School-to-work transition programs require continued career development as students connect work-based learning with school-based learning. Employability skills, job finding, and job keeping skills are all part of the competencies which students must master as they consider their future role in the world of work. Resume writing, interviewing, skills analysis, team problem solving are but a few of the abilities that young people need to take to the workplace. Job shadows and industry visits can further connect the school to future employment. High schools must accept responsibility for assuring that every student has the opportunity to be prepared to achieve economic success.
Beyond High School
Student development professionals in community colleges, four-year colleges, and universities assist adults of all ages in career planning and decision making. In career centers or counseling offices, career faculty and staff offer a broad spectrum of programs and services to diverse populations.

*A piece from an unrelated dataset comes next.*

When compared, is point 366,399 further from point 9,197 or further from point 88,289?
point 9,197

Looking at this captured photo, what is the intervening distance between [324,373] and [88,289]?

To help students/clients choose/change a major and/or identify potential occupations, colleges provide assessment of interests, aptitudes, values, and work styles. Career Development Centers furnish career and transfer information in multimedia with career libraries providing materials about colleges, graduate and professional schools as well as a full array of occupational data. Colleges provide career development classes, and individual or group counseling sessions to assist special populations, including new high school graduates. Many college provide cooperative education, internships, and other types of work experience to support career clarification and implementation.
Colleges sponsor career, job, and transfer fairs and programs which promote relationships with area employers and other colleges and graduate schools. College career professionals often rely on alumni to serve as career contacts and mentors and provide career services to alumni. Career centers maintain job listings and assist in job placement for graduates. To support job search activities, career personnel offer workshops on resume writing, interviewing, and portfolio development. College career professionals promote the belief that career development is a lifelong process.
Community and technical colleges have a special role in the school-to-work transition programs. It is imperative that they work with high schools to assure a smooth transitions into specialized training. Articulation agreements with specific high school and postsecondary course sequences can maximize the educational experience for the student.